Hate Bone (hayt bohn) noun. The part of the human skeleton that allows people to feel and express the glorious fullness of hatred.

Usage example: Thanks to my Hate Bone, I'm filled with rage and contempt every time a homosexual tries to bring his gayness on me And by "bringing his gayness on me" I of course mean "minding his own business and living his life."

Word History: The word was coined by Tim Hardaway during an interview with ESPN's Scoop Jackson. In an attempt to convince the world that he doesn't really hate gay people -- as he adamantly declared last week -- Hardaway said, "I don't have a hate bone in my body." ESPN had several orthapedic specialists on hand to confirm this bold statement. After putting Hardaway through a series of X-rays, MRIs, and invasive anal probes, it was conclusively proven that the Hate Bone (pictured below) is not present in Hardaway's body. Furthermore, after the anal probes Hardaway was forced to concede that "Maybe those gay dudes are onto sumthin'. Damn!"

________________________

## [TASK DESCRIPTION]
In the mock definition of "Hate Bone," who is said to have coined the word, and in what interview? The entries have nothing to do with the mock definition of "Hate Bone."

## [RECORD SET]
________________________

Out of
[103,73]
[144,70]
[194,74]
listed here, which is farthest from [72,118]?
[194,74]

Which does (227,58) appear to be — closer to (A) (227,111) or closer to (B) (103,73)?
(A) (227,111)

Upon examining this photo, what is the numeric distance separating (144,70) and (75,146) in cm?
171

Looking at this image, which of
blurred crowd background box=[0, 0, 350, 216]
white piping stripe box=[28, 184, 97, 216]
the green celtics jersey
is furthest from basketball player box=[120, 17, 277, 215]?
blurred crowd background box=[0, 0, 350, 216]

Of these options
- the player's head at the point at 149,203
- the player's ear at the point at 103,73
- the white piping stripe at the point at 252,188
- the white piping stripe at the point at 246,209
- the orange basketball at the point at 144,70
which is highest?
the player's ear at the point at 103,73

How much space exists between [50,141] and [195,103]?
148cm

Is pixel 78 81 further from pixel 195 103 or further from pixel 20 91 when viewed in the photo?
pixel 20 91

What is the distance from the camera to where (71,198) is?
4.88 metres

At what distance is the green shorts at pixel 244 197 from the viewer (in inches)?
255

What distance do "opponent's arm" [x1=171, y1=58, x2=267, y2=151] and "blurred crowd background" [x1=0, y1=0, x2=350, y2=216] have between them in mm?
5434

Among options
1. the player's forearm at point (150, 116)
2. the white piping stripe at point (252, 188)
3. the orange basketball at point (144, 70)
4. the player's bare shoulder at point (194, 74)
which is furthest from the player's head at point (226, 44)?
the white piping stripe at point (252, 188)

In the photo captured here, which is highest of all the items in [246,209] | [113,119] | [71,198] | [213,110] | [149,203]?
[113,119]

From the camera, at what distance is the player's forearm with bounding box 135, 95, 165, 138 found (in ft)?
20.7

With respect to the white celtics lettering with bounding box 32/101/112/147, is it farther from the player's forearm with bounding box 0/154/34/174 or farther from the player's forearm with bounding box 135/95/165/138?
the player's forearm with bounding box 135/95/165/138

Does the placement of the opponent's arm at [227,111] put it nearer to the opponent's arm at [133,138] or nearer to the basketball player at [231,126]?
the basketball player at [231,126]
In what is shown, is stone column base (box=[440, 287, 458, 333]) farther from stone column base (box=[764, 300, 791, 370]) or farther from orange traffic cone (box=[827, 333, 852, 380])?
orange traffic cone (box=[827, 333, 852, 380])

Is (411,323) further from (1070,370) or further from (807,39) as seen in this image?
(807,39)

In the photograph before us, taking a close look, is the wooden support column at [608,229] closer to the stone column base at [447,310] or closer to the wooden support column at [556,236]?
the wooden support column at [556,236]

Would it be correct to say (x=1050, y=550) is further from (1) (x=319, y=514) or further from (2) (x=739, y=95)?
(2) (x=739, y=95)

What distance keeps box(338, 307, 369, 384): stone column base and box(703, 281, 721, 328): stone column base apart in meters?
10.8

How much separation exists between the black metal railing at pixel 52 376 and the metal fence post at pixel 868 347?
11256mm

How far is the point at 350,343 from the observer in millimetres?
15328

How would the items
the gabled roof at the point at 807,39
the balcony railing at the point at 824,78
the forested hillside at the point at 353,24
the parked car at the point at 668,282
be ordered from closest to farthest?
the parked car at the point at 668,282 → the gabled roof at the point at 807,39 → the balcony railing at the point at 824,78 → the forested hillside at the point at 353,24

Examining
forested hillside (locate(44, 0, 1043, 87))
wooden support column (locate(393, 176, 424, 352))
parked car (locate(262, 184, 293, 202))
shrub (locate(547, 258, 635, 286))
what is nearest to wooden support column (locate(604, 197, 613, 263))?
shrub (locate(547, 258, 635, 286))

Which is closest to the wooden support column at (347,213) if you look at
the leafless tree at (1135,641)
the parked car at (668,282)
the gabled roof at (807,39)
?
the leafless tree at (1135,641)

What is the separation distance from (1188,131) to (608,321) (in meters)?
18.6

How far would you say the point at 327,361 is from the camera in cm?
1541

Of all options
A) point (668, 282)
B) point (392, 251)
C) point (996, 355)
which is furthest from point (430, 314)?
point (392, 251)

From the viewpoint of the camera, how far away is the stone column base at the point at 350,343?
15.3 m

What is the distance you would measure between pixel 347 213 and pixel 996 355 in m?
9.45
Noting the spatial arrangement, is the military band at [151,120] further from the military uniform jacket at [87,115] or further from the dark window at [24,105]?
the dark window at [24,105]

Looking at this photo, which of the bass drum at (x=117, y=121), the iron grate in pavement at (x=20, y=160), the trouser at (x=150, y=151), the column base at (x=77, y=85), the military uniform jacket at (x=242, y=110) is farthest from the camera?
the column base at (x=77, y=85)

________________________

## [THE REPLY]
Tim Hardaway coined it during an interview with ESPN's Scoop Jackson.